• [WHAT IS REQUIRED] Beneath this instruction is a block of data; output from it exactly the lines that run from the one containing "Interacting vote fraction: 0%." through the one containing "scientific name: Paradoxurus hermaphroditus", inclusive.

BEGIN

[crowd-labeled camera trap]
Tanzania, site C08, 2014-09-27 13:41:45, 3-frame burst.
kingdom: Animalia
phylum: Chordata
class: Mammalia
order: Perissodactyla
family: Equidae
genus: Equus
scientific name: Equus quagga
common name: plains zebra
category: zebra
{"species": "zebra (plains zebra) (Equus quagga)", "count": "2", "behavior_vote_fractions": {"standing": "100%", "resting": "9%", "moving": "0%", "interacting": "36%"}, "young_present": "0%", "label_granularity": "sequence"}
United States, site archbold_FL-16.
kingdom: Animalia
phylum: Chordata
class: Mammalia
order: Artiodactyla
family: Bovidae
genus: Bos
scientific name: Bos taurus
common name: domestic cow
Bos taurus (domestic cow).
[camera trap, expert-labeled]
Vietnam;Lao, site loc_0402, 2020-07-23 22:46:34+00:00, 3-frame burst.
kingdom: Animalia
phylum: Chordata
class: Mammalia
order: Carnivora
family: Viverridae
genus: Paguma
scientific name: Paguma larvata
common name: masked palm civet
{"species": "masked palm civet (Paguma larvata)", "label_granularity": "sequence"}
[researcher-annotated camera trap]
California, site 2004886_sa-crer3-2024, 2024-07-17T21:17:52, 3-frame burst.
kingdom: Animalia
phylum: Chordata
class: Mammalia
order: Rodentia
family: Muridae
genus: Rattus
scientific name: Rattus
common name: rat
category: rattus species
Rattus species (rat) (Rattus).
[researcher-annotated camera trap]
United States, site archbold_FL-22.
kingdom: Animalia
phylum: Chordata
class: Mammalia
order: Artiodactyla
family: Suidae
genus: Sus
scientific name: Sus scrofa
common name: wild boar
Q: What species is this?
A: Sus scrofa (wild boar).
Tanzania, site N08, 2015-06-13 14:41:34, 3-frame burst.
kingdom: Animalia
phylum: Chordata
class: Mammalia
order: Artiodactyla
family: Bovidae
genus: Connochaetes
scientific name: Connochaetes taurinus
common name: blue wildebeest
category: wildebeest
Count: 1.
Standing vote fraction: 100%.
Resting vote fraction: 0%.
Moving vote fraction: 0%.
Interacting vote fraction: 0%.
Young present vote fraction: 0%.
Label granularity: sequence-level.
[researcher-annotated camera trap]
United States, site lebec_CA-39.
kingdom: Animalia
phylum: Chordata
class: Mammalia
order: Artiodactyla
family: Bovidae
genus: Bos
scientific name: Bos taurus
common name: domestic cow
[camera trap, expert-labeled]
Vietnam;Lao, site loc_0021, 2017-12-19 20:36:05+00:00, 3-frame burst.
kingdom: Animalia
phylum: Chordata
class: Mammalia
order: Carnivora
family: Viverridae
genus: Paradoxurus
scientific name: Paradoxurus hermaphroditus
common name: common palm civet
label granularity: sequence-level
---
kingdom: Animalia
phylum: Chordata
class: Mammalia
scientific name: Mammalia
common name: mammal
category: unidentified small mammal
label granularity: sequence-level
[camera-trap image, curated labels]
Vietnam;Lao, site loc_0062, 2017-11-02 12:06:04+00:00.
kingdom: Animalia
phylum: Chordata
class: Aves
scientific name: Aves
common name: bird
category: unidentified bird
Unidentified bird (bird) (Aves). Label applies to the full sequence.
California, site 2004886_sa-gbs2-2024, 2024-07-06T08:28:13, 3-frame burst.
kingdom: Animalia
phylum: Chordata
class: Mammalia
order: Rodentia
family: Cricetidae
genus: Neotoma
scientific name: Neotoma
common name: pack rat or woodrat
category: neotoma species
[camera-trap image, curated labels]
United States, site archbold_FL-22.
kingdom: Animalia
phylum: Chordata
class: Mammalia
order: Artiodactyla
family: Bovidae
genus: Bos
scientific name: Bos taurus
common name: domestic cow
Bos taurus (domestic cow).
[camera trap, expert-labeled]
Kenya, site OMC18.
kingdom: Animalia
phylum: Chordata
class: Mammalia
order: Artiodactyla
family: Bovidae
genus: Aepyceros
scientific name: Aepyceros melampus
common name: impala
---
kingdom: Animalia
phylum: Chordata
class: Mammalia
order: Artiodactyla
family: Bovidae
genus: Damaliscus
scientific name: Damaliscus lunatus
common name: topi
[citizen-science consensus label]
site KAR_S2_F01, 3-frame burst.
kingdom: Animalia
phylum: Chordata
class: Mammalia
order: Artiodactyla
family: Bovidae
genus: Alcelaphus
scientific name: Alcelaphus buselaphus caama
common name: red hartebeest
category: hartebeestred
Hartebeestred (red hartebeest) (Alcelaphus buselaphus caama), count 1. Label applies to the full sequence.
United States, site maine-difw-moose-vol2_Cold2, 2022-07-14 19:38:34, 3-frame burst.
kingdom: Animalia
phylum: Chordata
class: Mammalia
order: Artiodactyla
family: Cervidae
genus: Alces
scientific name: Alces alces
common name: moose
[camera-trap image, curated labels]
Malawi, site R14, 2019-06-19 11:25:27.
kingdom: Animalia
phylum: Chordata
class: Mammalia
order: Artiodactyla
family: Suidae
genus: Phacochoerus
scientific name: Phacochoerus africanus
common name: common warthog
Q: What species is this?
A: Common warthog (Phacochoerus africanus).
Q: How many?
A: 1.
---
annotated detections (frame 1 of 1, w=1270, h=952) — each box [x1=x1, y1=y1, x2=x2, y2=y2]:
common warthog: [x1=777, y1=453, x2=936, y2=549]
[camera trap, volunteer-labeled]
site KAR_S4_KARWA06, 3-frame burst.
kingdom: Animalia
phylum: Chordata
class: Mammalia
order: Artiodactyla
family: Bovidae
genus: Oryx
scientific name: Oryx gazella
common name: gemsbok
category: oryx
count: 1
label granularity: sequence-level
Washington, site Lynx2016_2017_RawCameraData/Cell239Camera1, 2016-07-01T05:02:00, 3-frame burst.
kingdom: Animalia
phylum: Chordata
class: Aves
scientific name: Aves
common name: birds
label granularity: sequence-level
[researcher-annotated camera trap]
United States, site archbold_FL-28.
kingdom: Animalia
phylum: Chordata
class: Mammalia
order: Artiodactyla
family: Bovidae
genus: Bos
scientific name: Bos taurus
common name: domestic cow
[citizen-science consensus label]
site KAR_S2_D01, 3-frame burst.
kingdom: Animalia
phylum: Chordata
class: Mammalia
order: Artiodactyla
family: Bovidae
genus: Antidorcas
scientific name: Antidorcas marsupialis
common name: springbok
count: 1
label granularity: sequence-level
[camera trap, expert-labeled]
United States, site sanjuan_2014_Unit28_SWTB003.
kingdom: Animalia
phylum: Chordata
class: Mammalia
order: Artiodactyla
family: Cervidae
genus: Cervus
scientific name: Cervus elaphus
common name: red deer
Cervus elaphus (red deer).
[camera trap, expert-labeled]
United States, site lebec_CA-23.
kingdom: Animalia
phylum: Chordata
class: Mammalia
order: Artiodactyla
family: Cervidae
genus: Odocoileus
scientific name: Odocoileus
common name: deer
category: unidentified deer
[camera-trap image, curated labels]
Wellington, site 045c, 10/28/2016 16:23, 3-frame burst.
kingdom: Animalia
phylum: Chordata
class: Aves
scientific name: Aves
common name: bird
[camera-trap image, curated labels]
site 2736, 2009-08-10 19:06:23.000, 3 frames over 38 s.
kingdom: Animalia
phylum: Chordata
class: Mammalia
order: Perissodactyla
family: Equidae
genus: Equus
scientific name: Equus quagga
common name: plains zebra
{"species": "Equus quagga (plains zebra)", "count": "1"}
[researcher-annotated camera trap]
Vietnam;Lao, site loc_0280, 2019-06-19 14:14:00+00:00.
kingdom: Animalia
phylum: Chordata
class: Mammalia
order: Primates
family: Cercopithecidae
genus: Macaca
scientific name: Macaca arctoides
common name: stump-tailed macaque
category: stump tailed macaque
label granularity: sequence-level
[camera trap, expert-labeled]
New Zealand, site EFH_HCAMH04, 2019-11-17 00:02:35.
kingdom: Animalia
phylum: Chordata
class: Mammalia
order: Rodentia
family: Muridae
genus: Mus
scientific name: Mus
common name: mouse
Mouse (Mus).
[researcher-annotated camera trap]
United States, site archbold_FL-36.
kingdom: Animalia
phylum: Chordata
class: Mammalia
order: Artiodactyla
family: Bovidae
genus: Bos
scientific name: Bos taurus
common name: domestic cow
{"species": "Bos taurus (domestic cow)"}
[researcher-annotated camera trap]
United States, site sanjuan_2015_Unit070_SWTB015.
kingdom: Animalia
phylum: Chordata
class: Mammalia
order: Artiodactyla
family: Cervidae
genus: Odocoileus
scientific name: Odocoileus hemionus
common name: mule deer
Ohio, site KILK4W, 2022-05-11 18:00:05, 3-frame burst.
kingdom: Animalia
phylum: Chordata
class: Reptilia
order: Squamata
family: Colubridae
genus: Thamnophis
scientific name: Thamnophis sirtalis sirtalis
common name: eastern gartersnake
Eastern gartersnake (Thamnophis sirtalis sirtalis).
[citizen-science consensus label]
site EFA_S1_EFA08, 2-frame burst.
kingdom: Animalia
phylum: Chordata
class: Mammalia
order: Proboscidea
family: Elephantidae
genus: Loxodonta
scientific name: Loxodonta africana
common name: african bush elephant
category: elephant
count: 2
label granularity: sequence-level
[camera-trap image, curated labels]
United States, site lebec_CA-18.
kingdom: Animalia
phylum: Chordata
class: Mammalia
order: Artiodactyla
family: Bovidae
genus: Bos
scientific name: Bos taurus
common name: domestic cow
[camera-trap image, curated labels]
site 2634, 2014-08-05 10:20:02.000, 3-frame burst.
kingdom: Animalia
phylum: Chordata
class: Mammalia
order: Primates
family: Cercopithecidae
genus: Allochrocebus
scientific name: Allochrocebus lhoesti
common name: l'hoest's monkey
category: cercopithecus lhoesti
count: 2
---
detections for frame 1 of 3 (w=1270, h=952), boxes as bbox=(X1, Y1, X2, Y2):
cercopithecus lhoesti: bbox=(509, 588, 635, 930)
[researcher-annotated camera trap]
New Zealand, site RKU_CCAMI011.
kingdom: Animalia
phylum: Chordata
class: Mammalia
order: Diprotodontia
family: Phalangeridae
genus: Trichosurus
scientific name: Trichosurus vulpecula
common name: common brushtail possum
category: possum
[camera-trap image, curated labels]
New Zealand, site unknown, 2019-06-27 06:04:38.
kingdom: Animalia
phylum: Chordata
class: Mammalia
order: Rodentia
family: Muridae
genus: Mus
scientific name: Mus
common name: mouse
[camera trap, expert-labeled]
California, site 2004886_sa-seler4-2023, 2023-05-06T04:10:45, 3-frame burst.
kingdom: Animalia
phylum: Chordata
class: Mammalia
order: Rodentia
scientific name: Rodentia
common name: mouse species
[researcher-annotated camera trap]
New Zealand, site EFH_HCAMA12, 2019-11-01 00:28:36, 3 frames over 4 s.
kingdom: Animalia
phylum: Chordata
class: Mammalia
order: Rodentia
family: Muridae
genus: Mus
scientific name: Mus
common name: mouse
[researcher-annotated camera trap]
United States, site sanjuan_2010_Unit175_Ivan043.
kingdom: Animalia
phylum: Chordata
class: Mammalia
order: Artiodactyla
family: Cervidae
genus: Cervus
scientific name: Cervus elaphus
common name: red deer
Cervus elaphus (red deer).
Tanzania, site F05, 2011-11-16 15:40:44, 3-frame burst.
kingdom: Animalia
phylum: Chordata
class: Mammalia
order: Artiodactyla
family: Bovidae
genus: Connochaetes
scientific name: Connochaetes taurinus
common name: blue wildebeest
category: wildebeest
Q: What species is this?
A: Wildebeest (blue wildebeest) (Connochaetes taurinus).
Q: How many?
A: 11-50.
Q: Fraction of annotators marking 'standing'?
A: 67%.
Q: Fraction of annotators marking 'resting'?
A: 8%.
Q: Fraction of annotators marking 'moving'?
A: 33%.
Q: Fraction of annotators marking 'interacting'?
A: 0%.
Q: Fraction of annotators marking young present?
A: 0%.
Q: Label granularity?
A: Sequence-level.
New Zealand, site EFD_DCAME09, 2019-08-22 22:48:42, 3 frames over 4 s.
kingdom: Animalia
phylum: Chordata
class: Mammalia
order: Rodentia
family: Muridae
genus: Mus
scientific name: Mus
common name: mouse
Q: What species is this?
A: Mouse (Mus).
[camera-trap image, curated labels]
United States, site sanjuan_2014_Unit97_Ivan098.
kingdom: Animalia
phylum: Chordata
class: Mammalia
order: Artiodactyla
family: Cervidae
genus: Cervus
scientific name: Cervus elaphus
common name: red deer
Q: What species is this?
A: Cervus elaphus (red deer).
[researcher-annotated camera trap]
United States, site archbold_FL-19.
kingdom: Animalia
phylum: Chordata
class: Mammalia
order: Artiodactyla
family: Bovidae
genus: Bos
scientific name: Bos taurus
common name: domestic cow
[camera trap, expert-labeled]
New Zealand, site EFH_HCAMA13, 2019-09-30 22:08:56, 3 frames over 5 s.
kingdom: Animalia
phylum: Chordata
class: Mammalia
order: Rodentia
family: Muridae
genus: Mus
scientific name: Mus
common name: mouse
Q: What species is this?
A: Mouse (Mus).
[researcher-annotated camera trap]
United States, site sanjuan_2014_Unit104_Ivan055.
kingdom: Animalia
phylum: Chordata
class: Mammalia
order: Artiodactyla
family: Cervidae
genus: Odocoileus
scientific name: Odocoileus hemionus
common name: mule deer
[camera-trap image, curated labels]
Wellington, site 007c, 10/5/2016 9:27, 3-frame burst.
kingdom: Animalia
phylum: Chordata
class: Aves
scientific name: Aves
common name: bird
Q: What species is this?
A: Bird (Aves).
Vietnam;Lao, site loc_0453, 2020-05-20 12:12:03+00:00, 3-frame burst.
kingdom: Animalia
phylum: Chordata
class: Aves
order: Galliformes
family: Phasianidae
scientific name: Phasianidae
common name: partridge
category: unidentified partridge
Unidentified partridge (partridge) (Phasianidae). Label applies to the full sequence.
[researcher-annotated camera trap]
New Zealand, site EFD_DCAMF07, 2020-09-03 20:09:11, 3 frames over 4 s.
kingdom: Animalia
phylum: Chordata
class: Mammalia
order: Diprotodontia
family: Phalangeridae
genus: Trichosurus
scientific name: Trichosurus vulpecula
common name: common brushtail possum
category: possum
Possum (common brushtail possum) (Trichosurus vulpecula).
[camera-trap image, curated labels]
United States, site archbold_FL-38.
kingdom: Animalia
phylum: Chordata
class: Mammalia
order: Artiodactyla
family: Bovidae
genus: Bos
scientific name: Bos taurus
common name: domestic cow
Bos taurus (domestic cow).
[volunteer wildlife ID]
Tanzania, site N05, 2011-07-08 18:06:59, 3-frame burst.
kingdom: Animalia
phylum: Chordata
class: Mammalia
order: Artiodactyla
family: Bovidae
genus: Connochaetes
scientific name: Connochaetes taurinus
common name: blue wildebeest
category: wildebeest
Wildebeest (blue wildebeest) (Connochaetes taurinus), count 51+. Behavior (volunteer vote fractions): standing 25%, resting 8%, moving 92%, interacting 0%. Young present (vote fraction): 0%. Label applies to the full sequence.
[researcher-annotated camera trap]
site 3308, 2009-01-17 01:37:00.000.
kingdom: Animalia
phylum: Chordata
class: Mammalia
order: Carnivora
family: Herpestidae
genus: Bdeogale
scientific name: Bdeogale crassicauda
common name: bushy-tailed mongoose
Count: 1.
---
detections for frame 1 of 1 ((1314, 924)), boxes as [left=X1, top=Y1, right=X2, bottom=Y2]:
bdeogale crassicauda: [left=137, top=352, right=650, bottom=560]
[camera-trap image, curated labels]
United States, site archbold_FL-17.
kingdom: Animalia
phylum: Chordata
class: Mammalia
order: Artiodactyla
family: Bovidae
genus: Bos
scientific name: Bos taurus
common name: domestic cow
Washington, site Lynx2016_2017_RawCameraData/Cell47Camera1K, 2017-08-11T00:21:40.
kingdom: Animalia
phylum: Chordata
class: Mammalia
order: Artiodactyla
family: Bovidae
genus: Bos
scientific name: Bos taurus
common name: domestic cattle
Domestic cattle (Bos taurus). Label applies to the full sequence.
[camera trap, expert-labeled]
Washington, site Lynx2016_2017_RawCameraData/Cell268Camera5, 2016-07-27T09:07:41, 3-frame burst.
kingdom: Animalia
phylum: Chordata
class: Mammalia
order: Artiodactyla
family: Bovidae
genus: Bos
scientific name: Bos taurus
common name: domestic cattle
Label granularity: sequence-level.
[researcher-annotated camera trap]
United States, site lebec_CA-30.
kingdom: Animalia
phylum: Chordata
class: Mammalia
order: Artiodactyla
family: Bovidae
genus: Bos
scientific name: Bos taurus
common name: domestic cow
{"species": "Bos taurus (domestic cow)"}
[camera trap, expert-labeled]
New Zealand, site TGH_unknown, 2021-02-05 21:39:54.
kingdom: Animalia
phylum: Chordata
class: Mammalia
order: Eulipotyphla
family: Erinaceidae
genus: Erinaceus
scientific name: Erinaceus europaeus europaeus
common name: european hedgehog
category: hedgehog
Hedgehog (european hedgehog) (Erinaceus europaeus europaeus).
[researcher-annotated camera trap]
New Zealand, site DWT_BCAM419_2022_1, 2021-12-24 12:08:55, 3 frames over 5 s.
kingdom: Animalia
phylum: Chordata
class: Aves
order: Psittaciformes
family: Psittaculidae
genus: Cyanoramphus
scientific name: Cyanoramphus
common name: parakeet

END

• [OUTPUT]
Interacting vote fraction: 0%.
Young present vote fraction: 0%.
Label granularity: sequence-level.
[researcher-annotated camera trap]
United States, site lebec_CA-39.
kingdom: Animalia
phylum: Chordata
class: Mammalia
order: Artiodactyla
family: Bovidae
genus: Bos
scientific name: Bos taurus
common name: domestic cow
[camera trap, expert-labeled]
Vietnam;Lao, site loc_0021, 2017-12-19 20:36:05+00:00, 3-frame burst.
kingdom: Animalia
phylum: Chordata
class: Mammalia
order: Carnivora
family: Viverridae
genus: Paradoxurus
scientific name: Paradoxurus hermaphroditus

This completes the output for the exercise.